As a broad player in telecom equipment, Alcatel-Lucent has a special need for an integrated message that maximizes product pull-through. Any camel that can get a body part into a buyer’s tent needs to make room for the herd. Making that work means establishing a cohesive systemic vision of networking, and then driving that vision into carrier planning. On the surface, Alcatel-Lucent has an unparalleled opportunity for both. Their strategic influence in our surveys has consistently been the highest of all the vendors (though it’s been slipping steadily) and their notion of the High-Leverage Network is conceptually the strategic glue they need. But it’s not been working.
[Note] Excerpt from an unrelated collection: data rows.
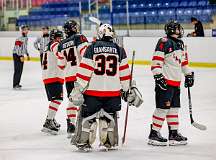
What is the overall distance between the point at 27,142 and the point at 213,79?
641cm

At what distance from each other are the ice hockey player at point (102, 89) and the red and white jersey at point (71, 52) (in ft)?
2.17

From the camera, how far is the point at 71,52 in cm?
626

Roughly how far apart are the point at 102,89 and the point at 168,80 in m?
0.74

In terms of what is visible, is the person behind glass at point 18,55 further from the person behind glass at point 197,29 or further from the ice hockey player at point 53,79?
the ice hockey player at point 53,79

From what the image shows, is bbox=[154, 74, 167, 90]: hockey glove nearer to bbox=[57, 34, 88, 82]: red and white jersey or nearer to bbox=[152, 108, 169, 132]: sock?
bbox=[152, 108, 169, 132]: sock

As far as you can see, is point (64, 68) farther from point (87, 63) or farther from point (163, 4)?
point (163, 4)

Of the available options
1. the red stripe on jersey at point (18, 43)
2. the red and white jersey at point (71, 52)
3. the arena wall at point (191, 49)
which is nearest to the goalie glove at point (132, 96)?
the red and white jersey at point (71, 52)

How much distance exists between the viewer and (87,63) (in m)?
5.48

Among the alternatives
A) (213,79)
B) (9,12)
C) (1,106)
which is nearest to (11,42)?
(9,12)

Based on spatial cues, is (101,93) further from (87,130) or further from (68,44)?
(68,44)

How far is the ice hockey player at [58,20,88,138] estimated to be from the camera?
246 inches

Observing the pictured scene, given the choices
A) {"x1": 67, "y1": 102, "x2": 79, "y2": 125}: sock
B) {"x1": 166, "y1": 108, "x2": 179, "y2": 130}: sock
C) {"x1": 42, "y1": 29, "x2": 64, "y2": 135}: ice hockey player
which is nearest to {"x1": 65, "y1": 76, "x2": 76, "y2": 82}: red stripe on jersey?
{"x1": 67, "y1": 102, "x2": 79, "y2": 125}: sock

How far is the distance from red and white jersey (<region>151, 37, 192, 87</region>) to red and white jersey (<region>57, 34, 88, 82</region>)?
831 millimetres

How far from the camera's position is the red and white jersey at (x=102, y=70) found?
18.0 feet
The biggest problem Alcatel-Lucent has is that its individual product groups have never reconciled to the merger. None of these camels want ANYONE in their tent. The relentless self-focus in the product areas means that nobody minds the store overall except someone at a very high level. In briefings, I’ve always been struck by the insight that top management has showed and the pace at which that insight evaporated as you dived down to product detail. Horizontal integration is something this company needed from the moment of the merger, and even today it’s just not there. Sales is left to cobble together strategies from non-cooperative products.
The second problem is positioning and strategy. Yes, I love HLN conceptually, but I’ve spent years trying to unravel just what the heck is inside it. I was able to publish a description of the Alcatel-Lucent service-layer strategy for the first time only about six months ago, and HLN has been around for years. There’s still no in-depth picture on their website, even today. Given that, how does a salesperson convert what’s essentially a strategic vision into a series of sellable products? Especially if all the product guys are manning the barricades against each other as much as against competitors.
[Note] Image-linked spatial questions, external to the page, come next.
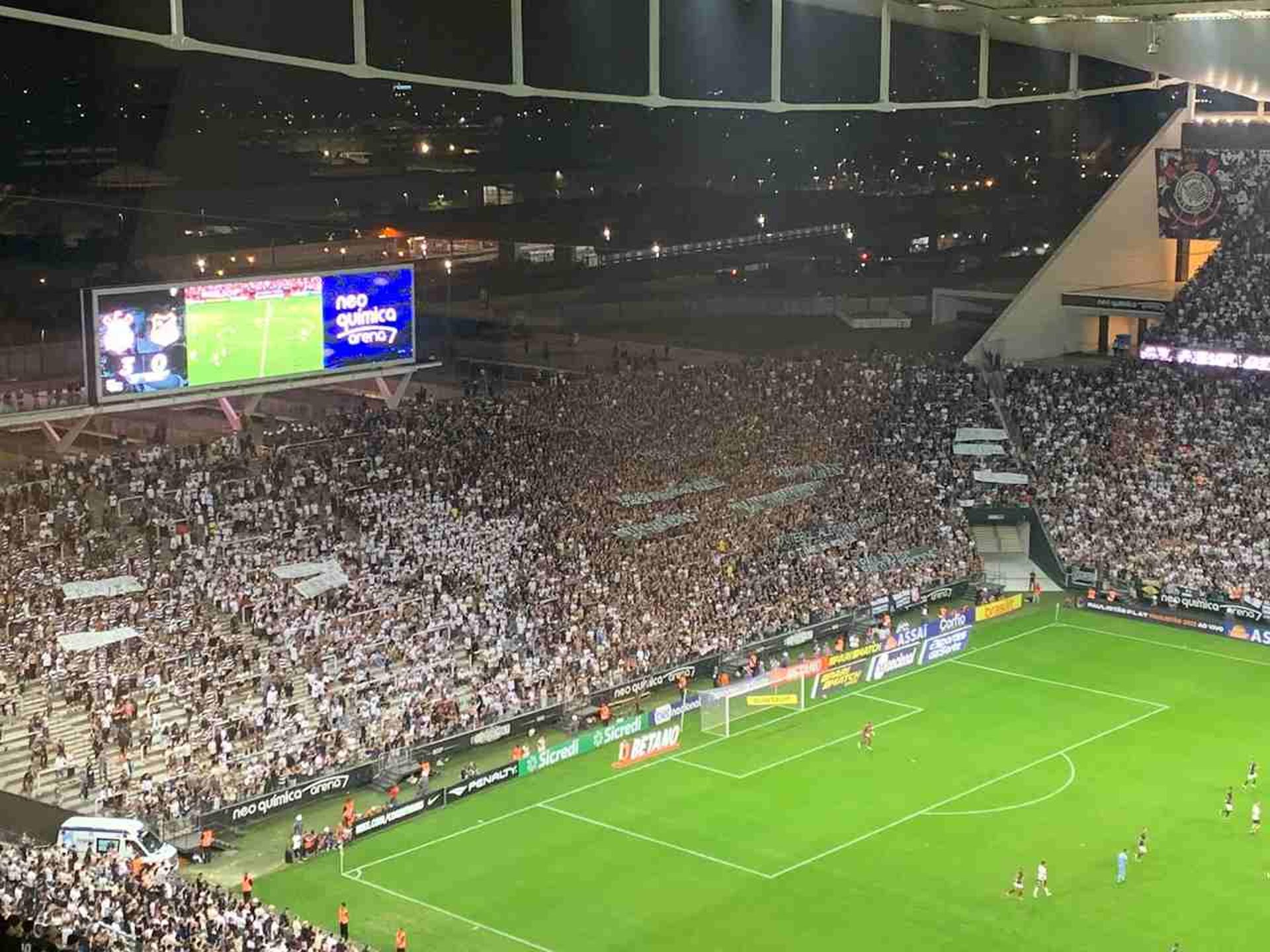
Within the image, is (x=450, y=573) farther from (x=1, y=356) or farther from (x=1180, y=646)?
(x=1180, y=646)

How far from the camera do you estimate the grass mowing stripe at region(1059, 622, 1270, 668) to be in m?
52.5

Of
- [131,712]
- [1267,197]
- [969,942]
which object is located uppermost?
[1267,197]

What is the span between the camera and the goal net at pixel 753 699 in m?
45.1

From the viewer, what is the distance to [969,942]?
3366cm

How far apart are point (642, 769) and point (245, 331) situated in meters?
14.4

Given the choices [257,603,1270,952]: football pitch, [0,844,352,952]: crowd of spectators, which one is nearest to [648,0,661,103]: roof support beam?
[257,603,1270,952]: football pitch

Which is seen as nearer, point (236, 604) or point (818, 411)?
point (236, 604)

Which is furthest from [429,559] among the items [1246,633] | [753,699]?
[1246,633]

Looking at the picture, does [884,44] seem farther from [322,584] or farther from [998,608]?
[998,608]

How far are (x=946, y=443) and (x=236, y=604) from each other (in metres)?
28.1

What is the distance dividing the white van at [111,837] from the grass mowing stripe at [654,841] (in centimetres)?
894

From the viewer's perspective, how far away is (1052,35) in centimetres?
3497

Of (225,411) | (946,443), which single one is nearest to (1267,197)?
(946,443)

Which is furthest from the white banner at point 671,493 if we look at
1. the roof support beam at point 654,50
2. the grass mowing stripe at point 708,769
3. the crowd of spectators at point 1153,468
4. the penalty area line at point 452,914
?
the roof support beam at point 654,50
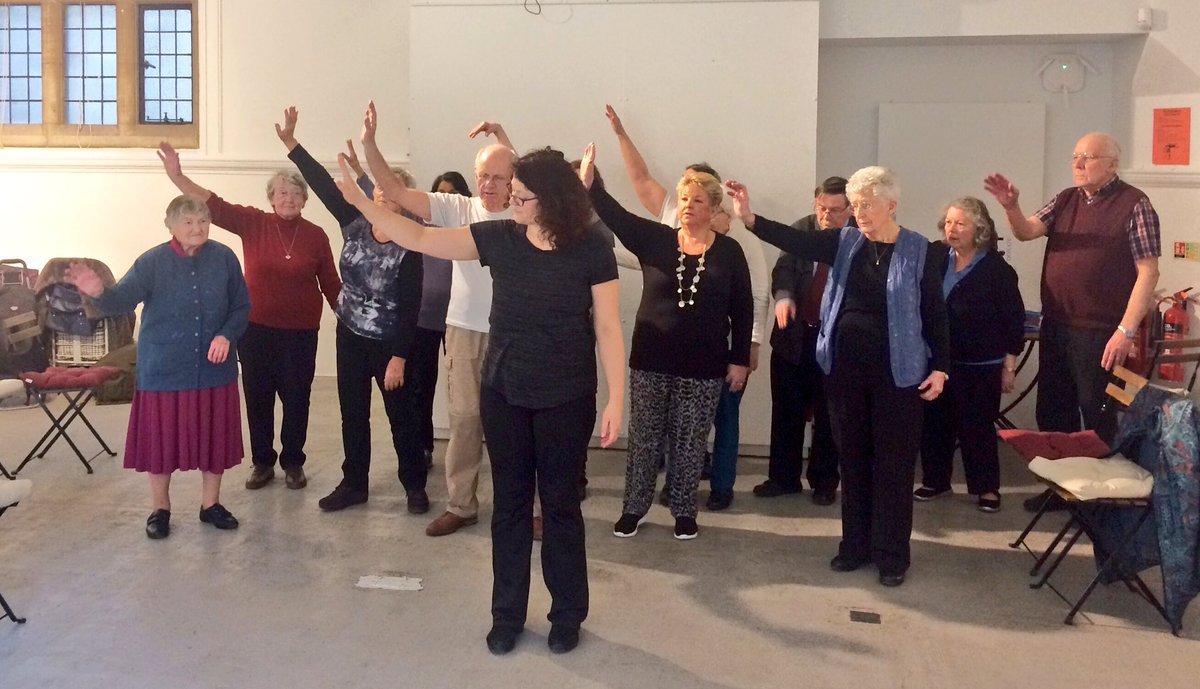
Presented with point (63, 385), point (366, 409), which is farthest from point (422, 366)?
point (63, 385)

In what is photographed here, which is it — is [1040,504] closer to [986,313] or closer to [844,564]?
[986,313]

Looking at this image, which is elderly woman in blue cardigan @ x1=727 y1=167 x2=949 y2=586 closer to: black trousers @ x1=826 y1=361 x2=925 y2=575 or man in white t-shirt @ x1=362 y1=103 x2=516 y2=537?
black trousers @ x1=826 y1=361 x2=925 y2=575

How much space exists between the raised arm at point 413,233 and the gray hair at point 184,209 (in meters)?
1.25

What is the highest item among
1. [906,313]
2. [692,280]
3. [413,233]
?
[413,233]

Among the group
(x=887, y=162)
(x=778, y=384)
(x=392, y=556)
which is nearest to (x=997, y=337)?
(x=778, y=384)

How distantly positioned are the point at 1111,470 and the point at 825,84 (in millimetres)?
3419

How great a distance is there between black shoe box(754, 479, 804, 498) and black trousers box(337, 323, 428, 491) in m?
1.55

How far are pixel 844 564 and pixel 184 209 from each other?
285 cm

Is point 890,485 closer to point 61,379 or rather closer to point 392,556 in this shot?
point 392,556

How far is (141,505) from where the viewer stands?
4.64 meters

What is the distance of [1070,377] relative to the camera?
15.0ft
Google has finally introduced “Google Drive”, an online storage and collaboration resource. If you look at this offering you see something that has to be frustrating to the network operators, and that’s the fact that there is absolutely nothing here that the operator couldn’t have done, and likely done both cheaper and with higher profit margins. So why didn’t they? The challenge for the operators is that they’re just like Alcatel-Lucent. They have silos, their people don’t talk to each other horizontally but instead fight turf wars. There’s only recently been movement toward cross-silo integration with executive-level teams, and these teams are finding they have no one to engage with in the vendor community.
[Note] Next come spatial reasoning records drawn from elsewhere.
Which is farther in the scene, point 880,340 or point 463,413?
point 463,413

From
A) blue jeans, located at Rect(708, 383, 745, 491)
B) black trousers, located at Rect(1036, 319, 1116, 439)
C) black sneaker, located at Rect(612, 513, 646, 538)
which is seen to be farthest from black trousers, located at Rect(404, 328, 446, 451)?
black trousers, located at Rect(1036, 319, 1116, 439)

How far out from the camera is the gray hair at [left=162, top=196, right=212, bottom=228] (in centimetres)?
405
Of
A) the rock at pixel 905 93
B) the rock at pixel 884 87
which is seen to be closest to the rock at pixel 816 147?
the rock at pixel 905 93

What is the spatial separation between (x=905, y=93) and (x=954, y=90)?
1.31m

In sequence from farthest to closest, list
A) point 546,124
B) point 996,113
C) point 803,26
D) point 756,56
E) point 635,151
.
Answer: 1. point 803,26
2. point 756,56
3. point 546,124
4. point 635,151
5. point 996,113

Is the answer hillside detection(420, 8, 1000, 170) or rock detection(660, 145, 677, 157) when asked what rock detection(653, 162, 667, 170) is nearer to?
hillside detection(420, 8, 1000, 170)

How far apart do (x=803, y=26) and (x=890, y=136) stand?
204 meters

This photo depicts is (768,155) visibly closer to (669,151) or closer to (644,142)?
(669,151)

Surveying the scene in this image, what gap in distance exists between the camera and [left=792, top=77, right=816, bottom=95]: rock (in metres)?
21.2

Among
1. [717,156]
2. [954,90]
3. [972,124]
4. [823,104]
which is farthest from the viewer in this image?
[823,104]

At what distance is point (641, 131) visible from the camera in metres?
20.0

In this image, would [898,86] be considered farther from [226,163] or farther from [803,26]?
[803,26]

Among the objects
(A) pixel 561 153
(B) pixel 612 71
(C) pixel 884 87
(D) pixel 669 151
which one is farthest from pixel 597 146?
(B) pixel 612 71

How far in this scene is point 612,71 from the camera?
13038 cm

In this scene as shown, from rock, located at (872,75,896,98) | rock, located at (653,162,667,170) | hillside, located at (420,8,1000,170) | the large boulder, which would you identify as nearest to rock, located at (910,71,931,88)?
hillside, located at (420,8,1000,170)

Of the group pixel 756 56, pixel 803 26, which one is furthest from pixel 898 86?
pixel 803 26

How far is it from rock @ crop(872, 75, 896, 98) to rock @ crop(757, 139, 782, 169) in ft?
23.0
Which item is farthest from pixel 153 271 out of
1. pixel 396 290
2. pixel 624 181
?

Like Alcatel-Lucent, network operators are broad players and so have stuff that’s old and at best a cash and loyalty generator and at worst an albatross. They also have opportunities that could dazzle the markets. How do you get those two harmonized in a single business? A systemic approach is essential, which is why the lack of one from Alcatel-Lucent is so sad. There is no vendor whose offerings I could as easily position to buyers as the solution to their long-term monetization problems (Cisco would be second). Yet even in wireless where capex is highest, Alcatel-Lucent is falling behind expectations. It’s easy to say that China is late or China is driving pricing down or CDMA is transitioning. None of that’s a surprise. What’s a surprise is that with the problems of the buyers so acute, Alcatel-Lucent is joining most of the other sellers and sticking their head in the sand.